In den meisten Fällen komme ich gar nicht dazu ein Pferd zu behandeln, weil der Befund des Pferdes meistens so ausfällt, wie es dem dazu gehörigen Menschen nicht passt. Dann ist natürlich klar, dass nach dem Befund nichts mehr folgt. Schade. Denn ein bisschen umdenken ist doch nicht schwer, aber vielleicht ein bisschen zu anstrengend, denn man muss die alten Pfade verlassen und etwas Neues lernen.

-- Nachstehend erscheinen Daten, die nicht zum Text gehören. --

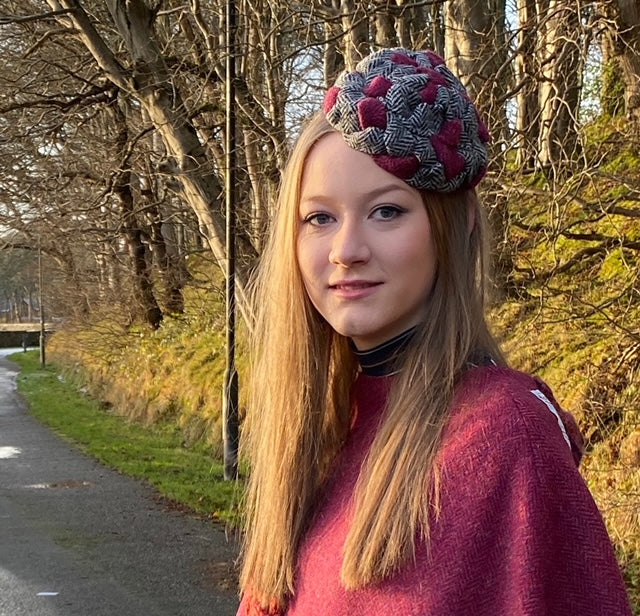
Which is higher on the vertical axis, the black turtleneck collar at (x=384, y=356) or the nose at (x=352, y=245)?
the nose at (x=352, y=245)

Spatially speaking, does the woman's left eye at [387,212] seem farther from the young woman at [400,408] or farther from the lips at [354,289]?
the lips at [354,289]

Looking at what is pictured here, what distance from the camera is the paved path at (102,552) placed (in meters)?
6.11

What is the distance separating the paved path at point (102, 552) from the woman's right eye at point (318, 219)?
4.86 meters

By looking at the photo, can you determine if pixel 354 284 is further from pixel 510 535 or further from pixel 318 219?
pixel 510 535

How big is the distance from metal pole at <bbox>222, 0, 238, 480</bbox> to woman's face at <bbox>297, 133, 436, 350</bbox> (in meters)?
7.32

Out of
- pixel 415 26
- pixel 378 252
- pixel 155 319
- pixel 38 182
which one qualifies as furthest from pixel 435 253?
pixel 155 319

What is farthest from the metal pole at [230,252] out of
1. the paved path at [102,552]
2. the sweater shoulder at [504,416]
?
the sweater shoulder at [504,416]

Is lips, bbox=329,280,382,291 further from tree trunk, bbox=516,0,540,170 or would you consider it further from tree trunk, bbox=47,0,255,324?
tree trunk, bbox=47,0,255,324

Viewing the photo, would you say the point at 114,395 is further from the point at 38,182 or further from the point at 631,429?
the point at 631,429

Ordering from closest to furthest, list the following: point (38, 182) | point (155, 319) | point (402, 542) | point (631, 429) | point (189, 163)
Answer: point (402, 542), point (631, 429), point (189, 163), point (38, 182), point (155, 319)

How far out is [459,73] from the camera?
739 cm

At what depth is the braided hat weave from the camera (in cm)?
145

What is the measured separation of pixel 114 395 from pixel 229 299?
9.42 meters

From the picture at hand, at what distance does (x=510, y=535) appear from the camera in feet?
4.14
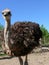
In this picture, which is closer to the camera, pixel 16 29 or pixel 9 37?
pixel 9 37

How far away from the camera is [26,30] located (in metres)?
5.75

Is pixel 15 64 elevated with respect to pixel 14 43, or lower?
lower

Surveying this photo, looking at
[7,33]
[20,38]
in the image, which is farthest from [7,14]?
[20,38]

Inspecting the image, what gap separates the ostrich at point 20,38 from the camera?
5.12 meters

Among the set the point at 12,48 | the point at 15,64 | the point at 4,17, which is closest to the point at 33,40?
the point at 12,48

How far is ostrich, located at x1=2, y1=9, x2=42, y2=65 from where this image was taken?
5.12 m

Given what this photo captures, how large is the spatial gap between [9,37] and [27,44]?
0.64 m

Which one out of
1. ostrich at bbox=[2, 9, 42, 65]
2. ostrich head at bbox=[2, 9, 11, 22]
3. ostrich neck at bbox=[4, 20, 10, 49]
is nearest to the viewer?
ostrich head at bbox=[2, 9, 11, 22]

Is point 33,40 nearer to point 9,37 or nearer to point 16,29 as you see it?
point 16,29

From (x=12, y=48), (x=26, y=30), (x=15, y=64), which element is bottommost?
(x=15, y=64)

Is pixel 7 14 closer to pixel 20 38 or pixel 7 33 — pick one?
pixel 7 33

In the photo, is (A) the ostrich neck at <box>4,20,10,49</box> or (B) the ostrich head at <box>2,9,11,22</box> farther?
(A) the ostrich neck at <box>4,20,10,49</box>

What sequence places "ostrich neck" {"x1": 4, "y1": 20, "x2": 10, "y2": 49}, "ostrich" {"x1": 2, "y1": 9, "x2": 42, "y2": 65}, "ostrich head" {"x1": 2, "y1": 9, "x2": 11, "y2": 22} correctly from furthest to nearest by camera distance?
1. "ostrich" {"x1": 2, "y1": 9, "x2": 42, "y2": 65}
2. "ostrich neck" {"x1": 4, "y1": 20, "x2": 10, "y2": 49}
3. "ostrich head" {"x1": 2, "y1": 9, "x2": 11, "y2": 22}

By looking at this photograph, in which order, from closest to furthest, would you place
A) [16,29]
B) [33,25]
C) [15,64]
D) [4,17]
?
1. [4,17]
2. [16,29]
3. [33,25]
4. [15,64]
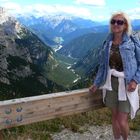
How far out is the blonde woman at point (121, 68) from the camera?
4.97 metres

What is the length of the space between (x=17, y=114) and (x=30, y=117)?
23 cm

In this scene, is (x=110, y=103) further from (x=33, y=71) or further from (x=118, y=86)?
(x=33, y=71)

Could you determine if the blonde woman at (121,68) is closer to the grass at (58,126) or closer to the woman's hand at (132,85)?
the woman's hand at (132,85)

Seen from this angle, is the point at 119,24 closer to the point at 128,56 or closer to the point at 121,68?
the point at 128,56

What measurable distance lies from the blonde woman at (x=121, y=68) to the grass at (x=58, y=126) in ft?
5.79

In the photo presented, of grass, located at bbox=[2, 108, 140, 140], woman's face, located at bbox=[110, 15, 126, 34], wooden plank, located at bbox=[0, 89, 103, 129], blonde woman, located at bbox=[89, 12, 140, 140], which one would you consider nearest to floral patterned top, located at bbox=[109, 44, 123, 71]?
blonde woman, located at bbox=[89, 12, 140, 140]

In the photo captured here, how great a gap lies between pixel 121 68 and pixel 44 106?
1222 millimetres

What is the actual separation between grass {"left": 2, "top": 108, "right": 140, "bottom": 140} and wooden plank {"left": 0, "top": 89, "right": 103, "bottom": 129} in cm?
100

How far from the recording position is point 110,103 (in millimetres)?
5246

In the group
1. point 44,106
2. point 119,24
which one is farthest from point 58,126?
point 119,24

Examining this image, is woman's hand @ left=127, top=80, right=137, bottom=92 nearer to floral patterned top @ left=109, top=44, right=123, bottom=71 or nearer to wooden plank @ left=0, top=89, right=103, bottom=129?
floral patterned top @ left=109, top=44, right=123, bottom=71

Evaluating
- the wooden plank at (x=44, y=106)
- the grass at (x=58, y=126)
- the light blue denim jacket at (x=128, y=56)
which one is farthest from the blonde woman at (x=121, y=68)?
the grass at (x=58, y=126)

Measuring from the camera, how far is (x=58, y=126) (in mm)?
7156

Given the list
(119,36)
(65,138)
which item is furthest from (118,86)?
(65,138)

Aber nur dann lernt man sein Pferd richtig kennen. Es muss immer das bleiben dürfen, was es ist, nämlich ein Pferd. Kein Sportgerät, kein Kindersatz und kein Prestigeobjekt, oder ähnliches. Das sind nun drei der dollsten Pferdemenschen, mit denen mich arrangieren musste, weil ich in diesem Beruf arbeiten wollte.

Bis ich mich fargte: Was mache ich hier eigentlich??? Ist das noch Physiotherapie???

Ich mache hier meine Arbeit und wenn es nur ein Befund, oder nur ein Sattelcheck ist, oder der Hinweis, doch mal lieber Heu statt Silage zu füttern, wenn das Pferd permanent Durchfall hat. Das ist auch ein Teil meiner Arbeit und mittlerweile mache ich fast nur noch Exterieurbeurteilungen, Schmerzpunktsuche (die Suche nach Krankheits-Lahmheitsursachen), Sattel-Trensencheck und die PT für Pferd & Reiter unter Berücksichtigung der klassischen Grundausbildung.
Also freut Euch darüber, wenn ihr mal wieder bei fiesem Regenwetter ewig über die Weide stapfen müsst, weil das Pferd nicht auf Pfiff angaloppiert kommt und geht nur mal eine Runde spazieren, weil man auf so ein nasses und dreckiges Pferd keinen Sattel legen kann und teilt Euch mit dem Plüschpuschel eine Möhre.